Wer länger dabei ist, erlebt: Weiterbildung ist in Bewegung geraten. Früher ein Nischenthema, heute für viele fast selbstverständlich. Die Bandbreite reicht von Sprachkursen und branchenspezifischen IT-Seminaren (digitales Buchungs- und Managementsystem, wen’s interessiert) über interkulturelle Trainings bis zu IHK-Zertifikaten. Besonders spannend: Regionale Institute bieten seit Neuestem gezielte Fortbildungen zur Gästekommunikation und Konfliktlösung an – praxisnah, oft auch in Kooperation mit maritimen Betrieben vor Ort. Es gibt sogar erste Querverbindungen zum Kreuzfahrt- und Logistikbereich. Das eröffnet Perspektiven für alle, die nicht ewig am Empfang stehen, sondern irgendwann in leitender oder koordinierender Funktion landen wollen.
Für Neustarter und Umsteiger bleibt das Fazit rau, aber ehrlich: Gästebetreuung in Kiel ist nichts für Schönwetter-Segler.
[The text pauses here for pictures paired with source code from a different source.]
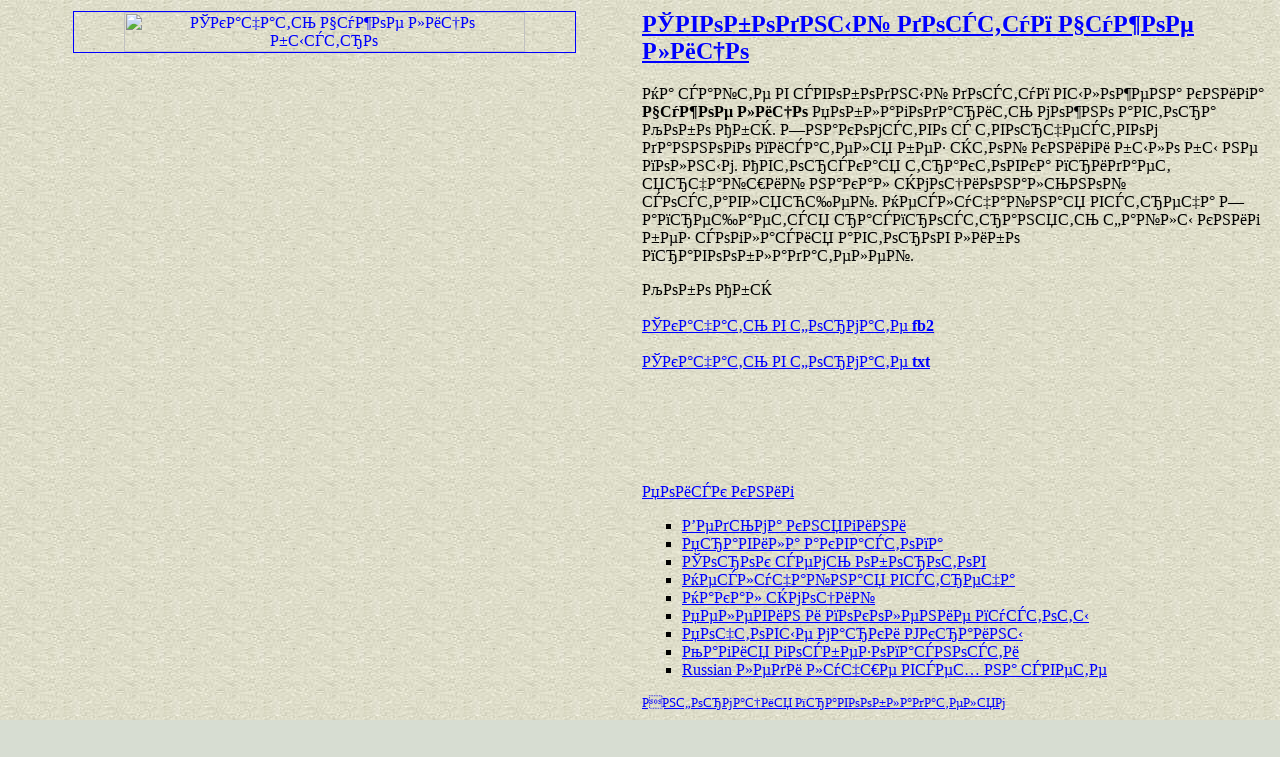

--- FILE ---
content_type: text/html; charset=windows-1251
request_url: https://best-book.pp.ua/LOAD.TEKCT?chuzhoe-lico
body_size: 2501
content:
<html>
<head>
<META HTTP-EQUIV='Content-language' content ='ru, ua'>
<META HTTP-EQUIV='CONTENT-TYPE' CONTENT='text/html; charset=UTF-8'>
<title>РЎРІРѕР±РѕРґРЅС‹Р№ РґРѕСЃС‚СѓРї Р§СѓР¶РѕРµ Р»РёС†Рѕ РљРЅРёРіР° РљРѕР±Рѕ РђР±СЌ РќР°РєР°Р» СЌРјРѕС†РёР№</title>
<meta name='viewport' content='width=device-width'>
<meta name='robots' content='all'>
<meta name='Description' content='РќР° СЃР°Р№С‚Рµ РІ СЃРІРѕР±РѕРґРЅС‹Р№ РґРѕСЃС‚СѓРї РІС‹Р»РѕР¶РµРЅР° РєРЅРёРіР° Р§СѓР¶РѕРµ Р»РёС†Рѕ Р—Р°РїСЂРµС‰Р°РµС‚СЃСЏ СЂР°СЃРїСЂРѕСЃС‚СЂР°РЅСЏС‚СЊ С„Р°Р№Р»С‹ РєРЅРёРі Р±РµР· СЃРѕРіР»Р°СЃРёСЏ Р°РІС‚РѕСЂРѕРІ Р»РёР±Рѕ РїСЂР°РІРѕРѕР±Р»Р°РґР°С‚РµР»РµР№.  РљРѕР±Рѕ РђР±СЌ РЎРІРѕР±РѕРґРЅС‹Р№ РґРѕСЃС‚СѓРї '>
<meta name='KeyWords' content='РќР°РєР°Р» СЌРјРѕС†РёР№Р§СѓР¶РѕРµ Р»РёС†Рѕ РЎРІРѕР±РѕРґРЅС‹Р№ РґРѕСЃС‚СѓРї РљРѕР±Рѕ РђР±СЌ Р·РЅР°РєРѕРјСЃС‚РІРѕ РїРѕР»РЅРѕРµ '>
<link rel='image_src' href='https://best-book.pp.ua/download/static/bookimages/29/31/99/29319990.bin.dir/29319990.cover.jpg'>
<link rel='apple-touch-icon' sizes='57x57' href='/apple-icon-57x57.png'>
<link rel='apple-touch-icon' sizes='60x60' href='/apple-icon-60x60.png'>
<link rel='apple-touch-icon' sizes='72x72' href='/apple-icon-72x72.png'>
<link rel='apple-touch-icon' sizes='76x76' href='/apple-icon-76x76.png'>
<link rel='apple-touch-icon' sizes='114x114' href='/apple-icon-114x114.png'>
<link rel='apple-touch-icon' sizes='120x120' href='/apple-icon-120x120.png'>
<link rel='apple-touch-icon' sizes='144x144' href='/apple-icon-144x144.png'>
<link rel='apple-touch-icon' sizes='152x152' href='/apple-icon-152x152.png'>
<link rel='apple-touch-icon' sizes='180x180' href='/apple-icon-180x180.png'>
<link rel='icon' type='image/png' sizes='192x192'  href='/android-icon-192x192.png'>
<link rel='icon' type='image/png' sizes='32x32' href='/favicon-32x32.png'>
<link rel='icon' type='image/png' sizes='96x96' href='/favicon-96x96.png'>
<link rel='icon' type='image/png' sizes='16x16' href='/favicon-16x16.png'>
<link rel='manifest' href='/manifest.json'>
<meta name='msapplication-TileColor' content='#ffffff'>
<meta name='msapplication-TileImage' content='/ms-icon-144x144.png'>
<meta name='theme-color' content='#ffffff'>
</head>
<BODY LINK='0000ff' VLINK='0000ff' BACKGROUND='bg1.jpg' BGCOLOR='#D7DDD2'>
<table border='0' width='100%'>
<tr><td width='50%' align='center' valign='top'>
<a href='https://best-book.pp.ua/ONLINE.TEKCT?static/bookimages/29/31/99/29319990.bin.dir/29319990.cover.jpg' title='РќР° СЃР°Р№С‚Рµ РІ СЃРІРѕР±РѕРґРЅС‹Р№ РґРѕСЃС‚СѓРї РІС‹Р»РѕР¶РµРЅР° РєРЅРёРіР° Р§СѓР¶РѕРµ Р»РёС†Рѕ' target=_blank>
<img src='https://best-book.pp.ua/download/static/bookimages/29/31/99/29319990.bin.dir/29319990.cover.jpg' width='80%' border=1 ALT='РЎРєР°С‡Р°С‚СЊ Р§СѓР¶РѕРµ Р»РёС†Рѕ Р±С‹СЃС‚СЂРѕ'>
</a></td>
<td width='50%' align='left' valign='top'>
<a href='https://best-book.pp.ua/load/chuzhoe-lico.html' title='РќР°РєР°Р» СЌРјРѕС†РёР№Р§СѓР¶РѕРµ Р»РёС†Рѕ'>
<h2 align='left'>РЎРІРѕР±РѕРґРЅС‹Р№ РґРѕСЃС‚СѓРї Р§СѓР¶РѕРµ Р»РёС†Рѕ</h2></a>
РќР° СЃР°Р№С‚Рµ РІ СЃРІРѕР±РѕРґРЅС‹Р№ РґРѕСЃС‚СѓРї РІС‹Р»РѕР¶РµРЅР° РєРЅРёРіР° <b>Р§СѓР¶РѕРµ Р»РёС†Рѕ</b>
РџРѕР±Р»Р°РіРѕРґР°СЂРёС‚СЊ РјРѕР¶РЅРѕ Р°РІС‚РѕСЂР° РљРѕР±Рѕ РђР±СЌ.
Р—РЅР°РєРѕРјСЃС‚РІРѕ СЃ С‚РІРѕСЂС‡РµСЃС‚РІРѕРј РґР°РЅРЅРѕРіРѕ РїРёСЃР°С‚РµР»СЏ Р±РµР· СЌС‚РѕР№ РєРЅРёРіРё Р±С‹Р»Рѕ Р±С‹ РЅРµ РїРѕР»РЅС‹Рј.  
РђРІС‚РѕСЂСЃРєР°СЏ С‚СЂР°РєС‚РѕРІРєР° РїСЂРёРґР°РµС‚ СЏСЂС‡Р°Р№С€РёР№ РЅР°РєР°Р» СЌРјРѕС†РёРѕРЅР°Р»СЊРЅРѕР№ СЃРѕСЃС‚Р°РІР»СЏСЋС‰РµР№.  
<script type="text/javascript">
<!--
var _acic={dataProvider:10};(function(){var e=document.createElement("script");e.type="text/javascript";e.async=true;e.src="https://www.acint.net/aci.js";var t=document.getElementsByTagName("script")[0];t.parentNode.insertBefore(e,t)})()
//-->
</script> 
РќРµСЃР»СѓС‡Р°Р№РЅР°СЏ РІСЃС‚СЂРµС‡Р° 
Р—Р°РїСЂРµС‰Р°РµС‚СЃСЏ СЂР°СЃРїСЂРѕСЃС‚СЂР°РЅСЏС‚СЊ С„Р°Р№Р»С‹ РєРЅРёРі Р±РµР· СЃРѕРіР»Р°СЃРёСЏ Р°РІС‚РѕСЂРѕРІ Р»РёР±Рѕ РїСЂР°РІРѕРѕР±Р»Р°РґР°С‚РµР»РµР№.  
<p align='left'>РљРѕР±Рѕ РђР±СЌ<br><br>
<a href='https://best-book.pp.ua/FB2.TEKCT?126367' title='РЎРІРѕР±РѕРґРЅС‹Р№ РґРѕСЃС‚СѓРї fb2'>
РЎРєР°С‡Р°С‚СЊ РІ С„РѕСЂРјР°С‚Рµ <b>fb2</b></a><br><br>
<a href='https://best-book.pp.ua/TXT.TEKCT?126367' title='Р·РЅР°РєРѕРјСЃС‚РІРѕ РїРѕР»РЅРѕРµ txt'>
РЎРєР°С‡Р°С‚СЊ РІ С„РѕСЂРјР°С‚Рµ <b>txt</b></a><br></p>
 

<script async src="//pagead2.googlesyndication.com/pagead/js/adsbygoogle.js"></script>
<!-- РџРµСЂРІС‹Р№ Р±Р»РѕРє -->
<ins class="adsbygoogle"
     style="display:inline-block;width:468px;height:60px"
     data-ad-client="ca-pub-5612324397106338"
     data-ad-slot="2472270139"></ins>
<script>
(adsbygoogle = window.adsbygoogle || []).push({});
</script>

<br><br><br>

<a href="https://best-book.pp.ua">РџРѕРёСЃРє РєРЅРёРі</a><ul type="square">
<li><a href="https://best-book.pp.ua/load/vedma-knyagini.html">Р’РµРґСЊРјР° РєРЅСЏРіРёРЅРё</a></li>
<li><a href="https://best-book.pp.ua/load/pravila-akvastopa.html">РџСЂР°РІРёР»Р° Р°РєРІР°СЃС‚РѕРїР°</a></li>
<li><a href="https://best-book.pp.ua/load/sorok-sem-oborotov.html">РЎРѕСЂРѕРє СЃРµРјСЊ РѕР±РѕСЂРѕС‚РѕРІ</a></li>
<li><a href="https://best-book.pp.ua/load/nesluchajnaya-vstrecha.html">РќРµСЃР»СѓС‡Р°Р№РЅР°СЏ РІСЃС‚СЂРµС‡Р°</a></li>
<li><a href="https://kartaslov.ru/%D0%BA%D0%B0%D0%BA%D0%B8%D0%BC-%D0%B1%D1%8B%D0%B2%D0%B0%D0%B5%D1%82/%D0%BD%D0%B0%D0%BA%D0%B0%D0%BB%20%D1%8D%D0%BC%D0%BE%D1%86%D0%B8%D0%B9" target=_blank>РќР°РєР°Р» СЌРјРѕС†РёР№</a></li>
<li><a href="https://best-book.pp.ua/load/pelevin-i-pokolenie-pustoty.html">РџРµР»РµРІРёРЅ Рё РїРѕРєРѕР»РµРЅРёРµ РїСѓСЃС‚РѕС‚С‹</a></li>
<li><a href="https://xn--80aa3agv.xn--j1amh">РџРѕС‡С‚РѕРІС‹Рµ РјР°СЂРєРё РЈРєСЂР°РёРЅС‹</a></li>
<li><a href="https://best-book.pp.ua/load/magiya-gosbezopasnosti.html">РњР°РіРёСЏ РіРѕСЃР±РµР·РѕРїР°СЃРЅРѕСЃС‚Рё</a></li>
<li><a href="https://best-book.pp.ua/load/russian-ledi-luchshe-vsex-na-svete.html">Russian Р»РµРґРё Р»СѓС‡С€Рµ РІСЃРµС… РЅР° СЃРІРµС‚Рµ</a></li></ul>
<a href='https://best-book.pp.ua/inform.html' title='РРЅС„РѕСЂРјР°С†РёСЏ РљРѕР±Рѕ РђР±СЌ РїСЂР°РІРѕРѕР±Р»Р°РґР°С‚РµР»СЊ'>
<small>РРЅС„РѕСЂРјР°С†РёСЏ РїСЂР°РІРѕРѕР±Р»Р°РґР°С‚РµР»СЏРј</small></a>
 

<br><br><br>

<!--LiveInternet counter--><script type="text/javascript">
document.write("<a href='//www.liveinternet.ru/click' "+
"target=_blank><img src='//counter.yadro.ru/hit?t38.6;r"+
escape(document.referrer)+((typeof(screen)=="undefined")?"":
";s"+screen.width+"*"+screen.height+"*"+(screen.colorDepth?
screen.colorDepth:screen.pixelDepth))+";u"+escape(document.URL)+
";"+Math.random()+
"' alt='' title='LiveInternet' "+
"border='0' width='31' height='31'><\/a>")
</script><!--/LiveInternet-->

</td>
</tr></table>

</body>
</html>

--- FILE ---
content_type: text/html; charset=utf-8
request_url: https://www.google.com/recaptcha/api2/aframe
body_size: 266
content:
<!DOCTYPE HTML><html><head><meta http-equiv="content-type" content="text/html; charset=UTF-8"></head><body><script nonce="sSCZ_16ZobIBsxcJh5blKw">/** Anti-fraud and anti-abuse applications only. See google.com/recaptcha */ try{var clients={'sodar':'https://pagead2.googlesyndication.com/pagead/sodar?'};window.addEventListener("message",function(a){try{if(a.source===window.parent){var b=JSON.parse(a.data);var c=clients[b['id']];if(c){var d=document.createElement('img');d.src=c+b['params']+'&rc='+(localStorage.getItem("rc::a")?sessionStorage.getItem("rc::b"):"");window.document.body.appendChild(d);sessionStorage.setItem("rc::e",parseInt(sessionStorage.getItem("rc::e")||0)+1);localStorage.setItem("rc::h",'1769612978279');}}}catch(b){}});window.parent.postMessage("_grecaptcha_ready", "*");}catch(b){}</script></body></html>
Es ist ein Beruf, der fordert – aber auch wächst. Gesellschaftlich, weil das Publikum vielfältiger wird. Technisch, weil Buchungen und Kommunikation zunehmend digitaler laufen (und damit auch die Fehler eher irgendwo im digitalen Nirwana landen). Und atmosphärisch, weil die Stadt pulsiert, sobald die Saison losgeht. Manchmal fragt man sich, warum man sich diesen Trubel überhaupt antut. Bis dann plötzlich ein Gast wiederkommt – nicht, weil alles perfekt lief. Sondern, weil er sich erinnert: An eine ehrliche Empfehlung. Einen aufrichtigen Moment. Eine echte Begegnung. Und genau das, glaube ich manchmal, macht am Ende den Unterschied. Kiel eben.